___ Text passage ___

Yanagihara (The People in the Trees, 2013) takes the still-bold leap of writing about characters who don’t share her background; in addition to being male, JB is African-American, Malcolm has a black father and white mother, Willem is white, and “Jude’s race was undetermined”—deserted at birth, he was raised in a monastery and had an unspeakably traumatic childhood that’s revealed slowly over the course of the book. Two of them are gay, one straight and one bisexual. There isn’t a single significant female character, and for a long novel, there isn’t much plot. There aren’t even many markers of what’s happening in the outside world; Jude moves to a loft in SoHo as a young man, but we don’t see the neighborhood change from gritty artists’ enclave to glitzy tourist destination. What we get instead is an intensely interior look at the friends’ psyches and relationships, and it’s utterly enthralling. The four men think about work and creativity and success and failure; they cook for each other, compete with each other and jostle for each other’s affection. JB bases his entire artistic career on painting portraits of his friends, while Malcolm takes care of them by designing their apartments and houses. When Jude, as an adult, is adopted by his favorite Harvard law professor, his friends join him for Thanksgiving in Cambridge every year. And when Willem becomes a movie star, they all bask in his glow. Eventually, the tone darkens and the story narrows to focus on Jude as the pain of his past cuts deep into his carefully constructed life.

___ Records shown ___

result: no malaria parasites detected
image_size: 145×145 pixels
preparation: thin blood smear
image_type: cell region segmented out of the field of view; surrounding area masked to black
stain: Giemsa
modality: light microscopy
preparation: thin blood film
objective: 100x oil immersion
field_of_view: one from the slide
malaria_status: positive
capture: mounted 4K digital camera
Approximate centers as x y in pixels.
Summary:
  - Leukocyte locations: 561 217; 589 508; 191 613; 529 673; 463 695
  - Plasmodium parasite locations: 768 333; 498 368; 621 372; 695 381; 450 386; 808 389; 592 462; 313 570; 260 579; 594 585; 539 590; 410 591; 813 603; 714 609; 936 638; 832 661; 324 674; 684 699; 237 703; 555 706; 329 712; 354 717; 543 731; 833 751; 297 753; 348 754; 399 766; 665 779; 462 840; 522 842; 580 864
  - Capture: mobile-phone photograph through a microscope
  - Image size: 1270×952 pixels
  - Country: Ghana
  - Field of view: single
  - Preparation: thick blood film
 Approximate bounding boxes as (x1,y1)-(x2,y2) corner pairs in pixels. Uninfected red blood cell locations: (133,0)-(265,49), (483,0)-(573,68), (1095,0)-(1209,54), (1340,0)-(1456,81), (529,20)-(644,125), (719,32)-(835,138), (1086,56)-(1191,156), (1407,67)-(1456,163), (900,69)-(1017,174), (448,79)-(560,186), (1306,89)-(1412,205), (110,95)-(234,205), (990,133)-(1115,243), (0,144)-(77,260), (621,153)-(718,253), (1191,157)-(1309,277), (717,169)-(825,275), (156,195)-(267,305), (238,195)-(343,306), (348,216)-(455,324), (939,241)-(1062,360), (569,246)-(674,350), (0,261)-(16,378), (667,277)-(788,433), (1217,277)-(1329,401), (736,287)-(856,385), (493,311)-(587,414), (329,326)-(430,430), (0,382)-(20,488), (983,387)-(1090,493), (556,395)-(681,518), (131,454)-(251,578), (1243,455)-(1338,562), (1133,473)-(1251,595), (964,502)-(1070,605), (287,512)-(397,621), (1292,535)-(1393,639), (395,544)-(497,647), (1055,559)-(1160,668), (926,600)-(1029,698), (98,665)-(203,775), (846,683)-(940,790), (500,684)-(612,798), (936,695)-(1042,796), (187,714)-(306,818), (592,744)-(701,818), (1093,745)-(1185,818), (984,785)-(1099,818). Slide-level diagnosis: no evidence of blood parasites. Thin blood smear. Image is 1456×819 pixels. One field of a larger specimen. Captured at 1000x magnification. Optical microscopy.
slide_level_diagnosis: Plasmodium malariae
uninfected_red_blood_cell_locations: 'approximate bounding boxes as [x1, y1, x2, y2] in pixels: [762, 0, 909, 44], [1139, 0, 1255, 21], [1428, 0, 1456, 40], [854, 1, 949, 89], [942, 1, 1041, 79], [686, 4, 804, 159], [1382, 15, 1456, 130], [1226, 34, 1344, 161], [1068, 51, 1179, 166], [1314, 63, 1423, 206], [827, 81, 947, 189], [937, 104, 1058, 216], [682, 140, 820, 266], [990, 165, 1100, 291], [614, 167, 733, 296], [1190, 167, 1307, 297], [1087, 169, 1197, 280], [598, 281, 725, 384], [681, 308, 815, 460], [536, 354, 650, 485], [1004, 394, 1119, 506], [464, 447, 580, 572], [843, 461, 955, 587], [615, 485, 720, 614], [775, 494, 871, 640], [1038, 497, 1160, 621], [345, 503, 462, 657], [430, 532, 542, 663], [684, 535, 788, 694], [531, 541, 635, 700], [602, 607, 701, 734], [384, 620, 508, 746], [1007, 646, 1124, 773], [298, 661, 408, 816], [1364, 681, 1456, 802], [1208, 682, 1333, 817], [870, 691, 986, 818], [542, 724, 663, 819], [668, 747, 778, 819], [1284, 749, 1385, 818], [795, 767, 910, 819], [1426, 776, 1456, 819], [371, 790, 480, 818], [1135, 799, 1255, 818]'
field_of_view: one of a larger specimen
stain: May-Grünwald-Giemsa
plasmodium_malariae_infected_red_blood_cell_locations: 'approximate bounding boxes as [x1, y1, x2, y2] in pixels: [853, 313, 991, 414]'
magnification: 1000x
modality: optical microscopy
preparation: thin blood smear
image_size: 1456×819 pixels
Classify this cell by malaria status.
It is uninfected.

___

** What is required **
Decide whether each of the following statements agrees with the book review, answering yes or no and quoting the words of the review that settle it. 1. As an adult, Jude is adopted by a Harvard law professor. 2. The novel has several significant female characters. 3. The book shows SoHo turning into a tourist destination.

** Worked answer **
1. Yes: "When Jude, as an adult, is adopted by his favorite Harvard law professor"
2. No: "There isn’t a single significant female character"
3. No: "we don’t see the neighborhood change from gritty artists’ enclave to glitzy tourist destination"